Passage:
════
Each of these stages performs one or more of four tasks: clean, migrate, validate, and enhance.

Task 1: Clean

The first part of our workflow provides basic data cleaning. Across all columns it trims any white space at the beginning or end of a cell, removes any double spaces, and capitalises the first letter of every cell. In just a few seconds, this tidies the entire dataset.

Task 1 Example: Trimming white space (menu option)

Trimming whitespace on an individual column is an easy function to perform as Open Refine has a built in “Common transform” that performs this function.

ScreenshotofOpenRefineSoftware2

Although this is a simple function to perform, we no longer need to repeatedly select this menu option for each column of each dataset we process because this task is now part of the workflow that we simply copy and paste.

Task 1 Example: Capitalising the first letter (using GREL)

Capitalising the first letter of each cell is less straightforward for a new user as it does not have a built-in function that can be selected from a menu. Instead it requires a custom “Transform” using Open Refine’s own expression language (GREL).

ScreenshotofOpenRefineSoftware3


Having to write an expression like this should not put off any Open Refine novices. This is an example of Open Refine’s flexibility and many expressions can be found and copied from the Open Refine wiki pages or from blogs like this. The more you copy others, the more you learn, and the easier you will find it to adapt expressions to your own unique requirements.

Moreover, we do not have to repeat this expression again. Just like the trim whitespace transformation, this is also now part of our copy and paste workflow. One click performs both these tasks and more.

Task 2: Migrate

As previously mentioned, the listing template used by the project teams is not the same as the spreadsheet template required for ingest into the British Library’s cataloguing system. But Open Refine helps us convert the listing template to the ingest template. In just one click, it renames, reorders, and restructures the data from the human friendly listing template to the computer friendly ingest template.
════
The data:
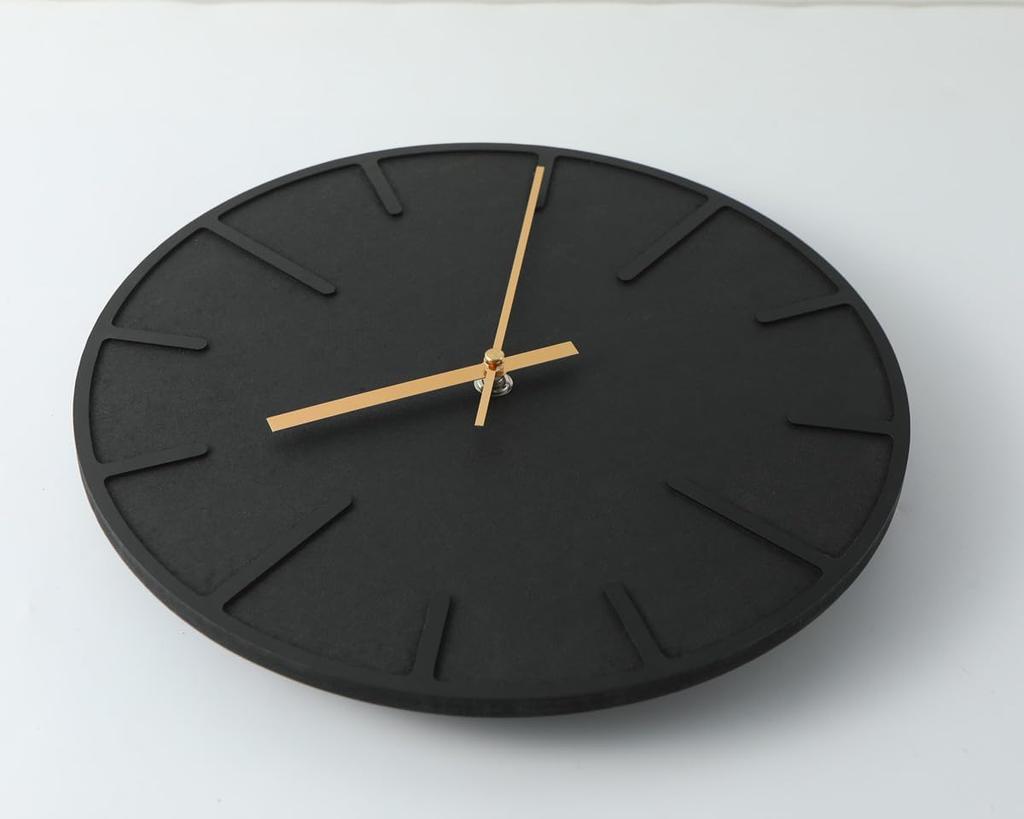 Nbdeal Wall Clock, Radio-Controlled, Silent, Wooden Dial, Analog, 30cm Diameter, Black, DMZ-9573
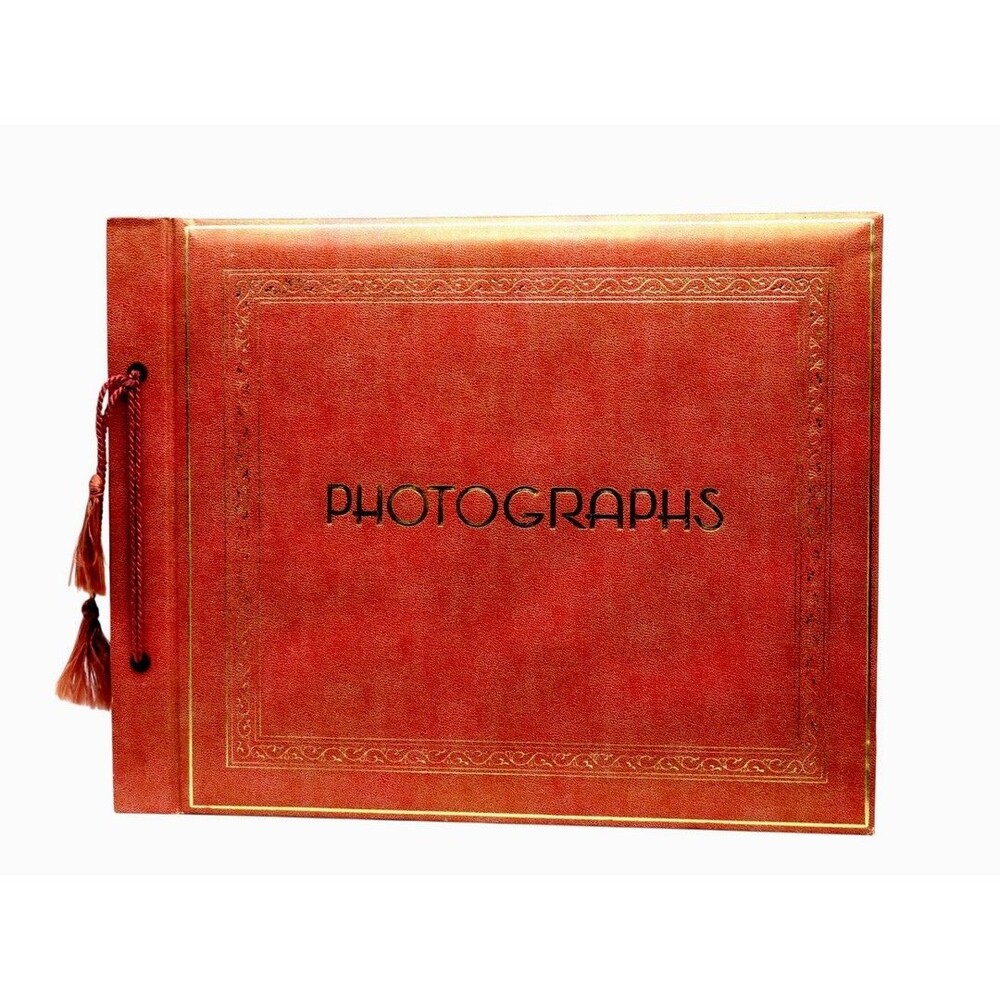 Vintage Faux Leather Photo Album Cord Bound w Tassels Gold Lettering Black Pages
════
Requirement 1:
According to the Open Refine passage, why is capitalizing the first letter harder for a new user than trimming whitespace?
Requirement 2:
Translate this sentence from the Open Refine passage into Spanish: "Trimming whitespace on an individual column is an easy function to perform as Open Refine has a built in “Common transform” that performs this function."
Requirement 3:
Extend the passage on the Open Refine workflow, starting after its final sentence.

Result 1:
Open Refine has a built-in "Common transform" menu option for trimming whitespace, but it has no built-in menu function for capitalizing the first letter. Capitalizing instead requires a custom Transform written in Open Refine's own expression language, GREL.

Result 2:
Recortar los espacios en blanco en una columna individual es una función fácil de realizar, ya que Open Refine tiene una «transformación común» integrada que realiza esta función.

Result 3:
Task 2 example: Variant Titles

The ingest spreadsheet has a “Title” column and a single “Additional Titles” column where all other title variations are compiled. It is not practical to expect temporary cataloguers to understand how to use the “Title” and “Additional Titles” columns on the ingest spreadsheet. It is much more effective to provide cataloguers with a listing template that has three prescriptive title columns. This helps them clearly understand what type of titles are required and where they should be put.

SpreadsheetSnapshot

The EAP team then uses Open Refine to move these titles into the appropriate columns (illustrated above). It places one in the main “Title” field and concatenates the other two titles (if they exist) into the “Additional Titles” field. It also creates two new title type columns, which the ingest process requires so that it knows which title is which.

This is just one part of the migration stage of the workflow, which performs several renaming, re-ordering, and concatenation tasks like this to prepare the data for ingest into the British Library’s cataloguing system.

Task 3: Validate

While cleaning and preparing the data for migration is important, it also vital that we check that the data is accurate and reliable. But who has the time, inclination, or eye stamina to read thousands of rows of data in an Excel spreadsheet? What we require is a computational method to validate data. Perhaps the best way of doing this is to write a bespoke computer program. This indeed is something that I am now working on while learning to write computer code using the Python language (look out for a further blog on this later).

In the meantime, though, Open Refine has helped us to validate large volumes of metadata with no programming experience required.

Task 3 Example: Validating metadata-content connections

When we receive the final output from a digitisation project, one of our most important tasks is to ensure that all of digital content (images, audio and video recordings) correlate with the metadata on the spreadsheet and vice versa.

We begin by running a command line report on the folders containing the digital content. This provides us with a csv file which we can read in Excel. However, the data is not presented in a neat format for comparison purposes.

SpreadsheetSnapshot2

Restructuring data ready for validation comparisons

For this particular task what we want is a simple list of all the digital folder names (not the full directory) and the number of TIFF images each folder contains. Open Refine enables just that, as the next image illustrates.

ScreenshotofOpenRefineSoftware4

Constructing the sequence that restructures this data required careful planning and good familiarity with Open Refine and the GREL expression language. But after the data had been successfully restructured once, we never have to think about how to do this again. As with other parts of the workflow, we now just have to copy and paste the sequence to repeat this transformation on new datasets in the same format.

Cross referencing data for validation

With the data in this neat format, we can now do a number of simple cross referencing checks. We can check that:

  1. Each digital folder has a corresponding row of metadata – if not, this indicates that the metadata is incomplete
  2. Each row of metadata has a corresponding digital folder – if not, this indicates that some digital folders containing images are missing
  3. The actual number of TIFF images in each folder exactly matches the number of images recorded by the cataloguer – if not this may indicate that some images are missing.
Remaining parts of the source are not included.